Merchant, consumer, or otherwise, what should you do when you think your significant other is hiding something related to your credit card or credit? You could get into some awkward, sticky social interactions with someone less familiar to you on the credit cards topics, but you think this is something you can handle on your own. Before you dive in, however, do some research and consider carefully your actions before taking them.
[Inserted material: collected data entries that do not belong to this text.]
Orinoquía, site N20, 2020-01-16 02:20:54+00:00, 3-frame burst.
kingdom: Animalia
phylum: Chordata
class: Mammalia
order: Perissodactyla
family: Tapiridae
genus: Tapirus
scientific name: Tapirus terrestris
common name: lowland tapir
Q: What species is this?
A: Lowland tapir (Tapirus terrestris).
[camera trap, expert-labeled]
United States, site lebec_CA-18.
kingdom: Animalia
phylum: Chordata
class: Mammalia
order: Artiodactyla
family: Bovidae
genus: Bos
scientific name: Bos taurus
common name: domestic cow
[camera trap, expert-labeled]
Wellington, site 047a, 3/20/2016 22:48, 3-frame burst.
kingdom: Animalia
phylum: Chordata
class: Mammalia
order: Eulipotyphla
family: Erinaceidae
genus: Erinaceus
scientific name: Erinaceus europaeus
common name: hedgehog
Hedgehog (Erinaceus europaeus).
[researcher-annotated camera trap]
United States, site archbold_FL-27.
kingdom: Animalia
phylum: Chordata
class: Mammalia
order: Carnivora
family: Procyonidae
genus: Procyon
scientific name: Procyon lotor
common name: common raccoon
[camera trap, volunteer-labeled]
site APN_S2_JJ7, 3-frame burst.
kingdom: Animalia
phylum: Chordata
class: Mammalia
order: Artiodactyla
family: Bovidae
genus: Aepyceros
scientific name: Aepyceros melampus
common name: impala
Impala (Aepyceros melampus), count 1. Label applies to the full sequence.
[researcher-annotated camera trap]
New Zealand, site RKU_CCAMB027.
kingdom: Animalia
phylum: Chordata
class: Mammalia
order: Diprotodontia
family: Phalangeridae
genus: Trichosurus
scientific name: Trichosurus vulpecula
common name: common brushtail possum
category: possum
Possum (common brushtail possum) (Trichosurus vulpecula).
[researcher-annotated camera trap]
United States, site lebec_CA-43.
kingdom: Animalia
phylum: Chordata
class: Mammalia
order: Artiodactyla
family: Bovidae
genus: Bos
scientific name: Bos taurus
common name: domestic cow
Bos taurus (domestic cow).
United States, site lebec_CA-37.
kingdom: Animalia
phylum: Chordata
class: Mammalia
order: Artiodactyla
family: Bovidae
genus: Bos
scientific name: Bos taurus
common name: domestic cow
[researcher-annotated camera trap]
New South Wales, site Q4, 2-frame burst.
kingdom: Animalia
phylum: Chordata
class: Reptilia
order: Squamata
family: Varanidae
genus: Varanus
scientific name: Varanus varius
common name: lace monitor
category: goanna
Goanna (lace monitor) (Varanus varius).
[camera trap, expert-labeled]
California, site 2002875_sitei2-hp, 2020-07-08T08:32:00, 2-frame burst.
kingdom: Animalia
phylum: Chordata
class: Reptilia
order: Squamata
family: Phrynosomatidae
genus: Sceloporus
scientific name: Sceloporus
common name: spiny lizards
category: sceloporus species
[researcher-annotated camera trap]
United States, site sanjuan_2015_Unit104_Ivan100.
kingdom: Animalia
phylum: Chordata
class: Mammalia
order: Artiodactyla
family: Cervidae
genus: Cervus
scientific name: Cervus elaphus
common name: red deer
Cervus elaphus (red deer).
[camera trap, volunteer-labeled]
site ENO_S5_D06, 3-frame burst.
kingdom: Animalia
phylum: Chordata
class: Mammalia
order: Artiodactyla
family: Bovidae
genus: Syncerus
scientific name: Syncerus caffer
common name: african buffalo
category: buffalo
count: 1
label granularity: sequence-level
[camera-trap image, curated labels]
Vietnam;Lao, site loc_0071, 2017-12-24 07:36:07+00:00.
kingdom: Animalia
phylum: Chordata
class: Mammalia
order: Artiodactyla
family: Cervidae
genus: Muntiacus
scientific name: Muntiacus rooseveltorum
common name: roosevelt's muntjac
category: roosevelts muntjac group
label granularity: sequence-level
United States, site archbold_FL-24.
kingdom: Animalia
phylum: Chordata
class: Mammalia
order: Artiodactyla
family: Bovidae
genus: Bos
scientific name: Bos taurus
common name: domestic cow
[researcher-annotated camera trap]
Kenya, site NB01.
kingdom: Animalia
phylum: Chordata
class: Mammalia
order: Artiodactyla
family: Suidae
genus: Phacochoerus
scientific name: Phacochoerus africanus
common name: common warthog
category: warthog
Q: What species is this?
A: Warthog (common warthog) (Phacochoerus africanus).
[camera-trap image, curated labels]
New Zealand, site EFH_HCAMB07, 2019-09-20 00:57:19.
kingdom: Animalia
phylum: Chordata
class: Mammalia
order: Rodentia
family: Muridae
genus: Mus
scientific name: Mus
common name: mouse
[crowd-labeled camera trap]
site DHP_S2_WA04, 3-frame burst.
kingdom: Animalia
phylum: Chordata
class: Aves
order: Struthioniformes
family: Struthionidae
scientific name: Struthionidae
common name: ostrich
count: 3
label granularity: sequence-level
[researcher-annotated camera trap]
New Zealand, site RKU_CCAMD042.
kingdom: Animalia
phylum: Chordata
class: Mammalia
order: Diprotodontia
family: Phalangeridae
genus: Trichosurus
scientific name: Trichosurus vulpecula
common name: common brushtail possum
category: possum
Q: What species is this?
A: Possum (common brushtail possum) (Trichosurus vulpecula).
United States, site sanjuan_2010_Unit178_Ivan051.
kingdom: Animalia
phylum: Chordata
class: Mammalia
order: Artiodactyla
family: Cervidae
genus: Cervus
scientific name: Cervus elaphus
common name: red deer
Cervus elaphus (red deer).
Approaching a loved one about credit card problems or debt that will affect you both isn’t easy, but with these simple pointers, you can go about it in a way that’s kind and helpful, instead of accusatory, hurtful, or otherwise mean.

According to Financial Infidelity, written by New York therapist Bonnie Eaker Weil, 57% of people use money to control others, 37% argue about money more than sex, and 47%, whether they intend to avoid the topic because it’s uncomfortable or not, do not discuss money before marriage.

The key, according to experts, is not to let the topics of debt and finances to outweigh the meaning of your relationship, and here are a few tips to facilitate such action.

How do people hide credit card debt? People hiding credit card debt can be quite smart, so use caution if you suspect anything.

  • Some women hide credit card debt by keeping bank accounts and credit cards in a maiden name.
  • People opt for paperless bills, their e-mail statements on the problem credit card sent to an unknown e-mail account.
  • Businesspeople send hidden credit card bills to their work, instead of home.

How do you find such credit card debt? Be strategic, but remember, if you have to snoop, you should reconsider your marriage.

  • Order a credit report from a credit-checking website, using his or her social security number; whether this is a legal maneuver is another story.
  • Check their key ring for a P.O. box and the mail for P.O. Box receipts. Find the key and check the P.O. box.
  • Pay attention to the household accounts, especially grocery accounts. If more money shows up on receipts than shows up as food, that money might be paying hidden debts.

How do you confront them?

Be prepared for them to get angry with you, but remain calm, loving, and patient. Reiterate your support and caring, letting them know that you’re on their side. Then, allow the person to deal with the consequences of their credit card debt. Decide to work as a team together to tame the desire to spend money.